> [Consigne]:
Poursuivez le texte sur la transparence des salaires en Allemagne à la suite de sa dernière phrase.

> [Passage du texte]:
◇ ◇ ◇ ◇ ◇

La nouvelle obligation de transparence des salaires en Allemagne (« Entgelttransparenzgesetz »)

Le 6 janvier 2018, est entré en vigueur le dispositif permettant aux salariés de comparer leurs salaires, issu de la loi allemande sur la transparence des salaires (« Entgelttransparenzgesetz »). Celle-ci a vocation à lutter contre l’inégalité salariale entre les hommes et les femmes.

Cette loi s’inscrit dans une tendance générale de prise de conscience des discriminations hommes-femmes. En effet, en 2015, l’office statistique de l’Union européenne Eurostat notait une différence globale moyenne du revenu horaire brut entre les hommes et les femmes de 16,3 % au sein de l’Union européenne.

L’Islande, précurseur dans la lutte contre les inégalités hommes-femmes

L’Islande, déjà pionnière de l’égalité hommes-femmes, a réalisé une avancée par une loi entrée en vigueur le 1er janvier 2018. Celle-ci oblige les entreprises et les administrations comptant plus de 25 salariés à rémunérer autant les hommes et les femmes de compétences égales travaillant autant.

Pour assurer l’effectivité de la loi, des contrôles et des sanctions pécuniaires ont été prévus. Un certificat de conformité valable trois ans sera délivré aux structures respectant la nouvelle obligation par un organisme indépendant. Les entreprises qui ne la respecteront pas pourront se voir infliger une amende pouvant aller jusqu’à 400 euros par jour. L’Islande devient ainsi le premier pays au monde à sanctionner les entreprises en raison d’inégalités salariales.

La nouvelle loi allemande pour lutter contre les inégalités hommes-femmes («Entgelttransparenzgesetz »)

Pointée du doigt comme étant l’une des mauvaises élèves de l’Union européenne avec une différence de salaire de 21 % entre les hommes et les femmes en 2015 (qui est toutefois de 7 % à fonctions et qualifications égales), l’Allemagne a décidé d’agir.

Même si des dispositions statutaires affirmaient déjà le principe de l’égalité de rémunération entre les hommes et les femmes, le législateur allemand a réaffirmé sa volonté de lutter contre les inégalités salariales hommes-femmes par la loi sur la transparence des salaires (« Entgelttransparenzgesetz »), entrée en vigueur le 6 juillet 2017.

Cette loi ouvre depuis le 6 janvier 2018 un droit pour tout salarié d’une entreprise employant plus de 200 personnes de demander la moyenne des salaires bruts mensuels de six collègues du sexe opposé ayant des compétences identiques ou comparables aux siennes. La demande doit être formulée par l’employé par écrit en son nom et adressée au comité d’entreprise ou, à défaut, à l’employeur directement. L’employeur dispose en principe d’un délai de trois mois pour répondre au salarié. Si ce dernier ne réagit pas, le salarié pourra porter plainte pour discrimination avec une inversion de la charge de la preuve.

Toutefois si une différence de salaire discriminatoire est constatée, la loi ne prévoit pas d’amende pour l’employeur. L’Allemagne a donc une démarche moins ambitieuse que l’Islande, limitant ainsi l’effectivité de la loi.

◇ ◇ ◇ ◇ ◇

> [Entrées extraites]:
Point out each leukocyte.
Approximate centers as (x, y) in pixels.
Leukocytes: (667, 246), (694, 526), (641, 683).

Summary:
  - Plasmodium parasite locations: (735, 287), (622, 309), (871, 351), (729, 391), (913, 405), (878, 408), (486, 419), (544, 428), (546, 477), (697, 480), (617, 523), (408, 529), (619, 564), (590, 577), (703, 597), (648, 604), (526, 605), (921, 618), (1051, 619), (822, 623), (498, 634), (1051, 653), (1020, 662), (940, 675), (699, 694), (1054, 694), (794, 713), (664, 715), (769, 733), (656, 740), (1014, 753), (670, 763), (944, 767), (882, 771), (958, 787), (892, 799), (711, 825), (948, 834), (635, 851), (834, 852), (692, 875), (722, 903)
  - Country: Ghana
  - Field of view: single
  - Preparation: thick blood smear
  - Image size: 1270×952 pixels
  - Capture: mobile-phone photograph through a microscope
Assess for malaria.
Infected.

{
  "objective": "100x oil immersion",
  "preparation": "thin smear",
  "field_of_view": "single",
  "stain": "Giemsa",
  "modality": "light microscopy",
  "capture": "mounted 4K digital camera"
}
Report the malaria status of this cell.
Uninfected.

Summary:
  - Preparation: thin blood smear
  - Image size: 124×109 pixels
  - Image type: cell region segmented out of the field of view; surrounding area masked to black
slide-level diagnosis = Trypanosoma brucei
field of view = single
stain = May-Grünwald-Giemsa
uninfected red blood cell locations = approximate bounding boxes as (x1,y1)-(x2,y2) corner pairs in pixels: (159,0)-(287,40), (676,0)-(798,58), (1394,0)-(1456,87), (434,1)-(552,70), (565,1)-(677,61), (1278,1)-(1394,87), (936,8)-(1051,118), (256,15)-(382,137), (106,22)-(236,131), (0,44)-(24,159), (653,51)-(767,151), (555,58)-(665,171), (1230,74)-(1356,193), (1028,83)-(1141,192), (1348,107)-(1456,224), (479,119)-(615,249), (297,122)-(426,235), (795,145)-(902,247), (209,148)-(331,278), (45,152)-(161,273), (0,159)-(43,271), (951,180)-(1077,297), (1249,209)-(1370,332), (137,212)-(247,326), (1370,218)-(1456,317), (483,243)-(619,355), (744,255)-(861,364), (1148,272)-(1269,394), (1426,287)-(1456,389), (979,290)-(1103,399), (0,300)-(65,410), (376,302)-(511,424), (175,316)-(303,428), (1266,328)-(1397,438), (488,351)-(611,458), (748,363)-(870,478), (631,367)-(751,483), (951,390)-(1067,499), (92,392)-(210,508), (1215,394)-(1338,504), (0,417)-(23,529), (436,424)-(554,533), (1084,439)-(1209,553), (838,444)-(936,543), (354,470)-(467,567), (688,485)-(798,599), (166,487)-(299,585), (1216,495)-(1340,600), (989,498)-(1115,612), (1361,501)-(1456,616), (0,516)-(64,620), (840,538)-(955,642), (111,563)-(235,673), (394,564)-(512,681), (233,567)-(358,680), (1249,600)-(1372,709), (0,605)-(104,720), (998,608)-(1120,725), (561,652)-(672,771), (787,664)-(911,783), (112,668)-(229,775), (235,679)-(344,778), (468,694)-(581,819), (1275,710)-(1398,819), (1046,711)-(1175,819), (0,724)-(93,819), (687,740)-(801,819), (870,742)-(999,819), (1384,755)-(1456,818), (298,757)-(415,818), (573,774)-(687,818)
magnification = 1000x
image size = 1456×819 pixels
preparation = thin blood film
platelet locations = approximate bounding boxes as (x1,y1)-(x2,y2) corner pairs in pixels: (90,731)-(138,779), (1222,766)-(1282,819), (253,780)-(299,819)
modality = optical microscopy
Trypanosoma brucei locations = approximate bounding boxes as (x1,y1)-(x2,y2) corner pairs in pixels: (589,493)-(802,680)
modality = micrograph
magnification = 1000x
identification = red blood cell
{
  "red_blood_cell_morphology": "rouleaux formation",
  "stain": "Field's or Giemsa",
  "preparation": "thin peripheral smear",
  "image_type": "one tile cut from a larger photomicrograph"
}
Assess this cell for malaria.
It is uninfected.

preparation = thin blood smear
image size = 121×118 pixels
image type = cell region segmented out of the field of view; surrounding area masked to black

◇ ◇ ◇ ◇ ◇

> [Résultat]:
Une autre exigence de la loi restreignant son effectivité est l’obligation pour le salarié de trouver au moins six personnes de sexe opposé exerçant le même type de fonctions que lui au sein de l’entreprise. Or, plus l’échelon du salarié est élevé, moins il aura la possibilité de lister six collègues exerçant les mêmes fonctions.

Rappelons enfin que ce droit n’est accessible que pour les employés appartenant à des entreprises de plus de 200 salariés. Cela exclut d’office les salariés travaillant dans de plus petites structures.

Et la France ?

Origine

La lutte contre l’inégalité salariale est ancrée depuis longtemps dans le droit français. La convention n° 100 de l’Organisation internationale du travail, adoptée en 1951, énonçait déjà que « Tout employeur est tenu d’assurer, pour un même travail de valeur égale, l’égalité de rémunération entre les hommes et les femmes ». Cette convention a été inscrite dans le Code du travail en 1972 et complétée par la loi Roudy de 1983.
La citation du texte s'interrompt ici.